On one side, many foreign policy “realists” have argued that the greatest threat is precisely the kind of violent Sunni jihadism associated with Al Qaeda, whose prominence now appears to have been eclipsed by the even more violent ISIL. In their view, Washington should be ready, if not eager, to cooperate with Iran, which, like the U.S., has rushed military advisers, weapons, and even drone aircraft to Baghdad, in order to protect the Iraqi government and help organise a counter-offensive to regain lost territory.

Some voices in this camp even favour working with Syrian President Bashar Al-Assad, whose air force reportedly bombed ISIL positions inside Iraq Wednesday, to help repel the threat.

“There’s only one strategy with a decent chance of winning: forge a military and political coalition with the power to stifle the jihadis in both Iraq and Syria,” according to the former president of the influential Council on Foreign Relations, Leslie Gelb. “This means partnering with Iran, Russia, and President Assad of Syria.
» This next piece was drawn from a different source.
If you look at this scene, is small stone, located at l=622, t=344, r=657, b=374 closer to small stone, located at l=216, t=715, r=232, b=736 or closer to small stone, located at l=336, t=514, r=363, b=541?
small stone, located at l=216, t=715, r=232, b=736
This would be a very tricky arrangement among unfriendly and non-trusting partners, but the overriding point is that they all have common interests,” he wrote in The Daily Beast.

On the other side, pro-Israel neo-conservatives and aggressive nationalists, who maintain their hold — if increasingly shakily — on the Republican Party, vehemently oppose any such cooperation, insisting that Tehran poses Washington’s greatest strategic threat, especially if it succeeds in what they depict as its determination to obtain nuclear weapons.

For them, talk of any cooperation with either Syria or Iran, which they accuse of having supported Al Qaeda and other Sunni jihadist groups in the past, is anathema.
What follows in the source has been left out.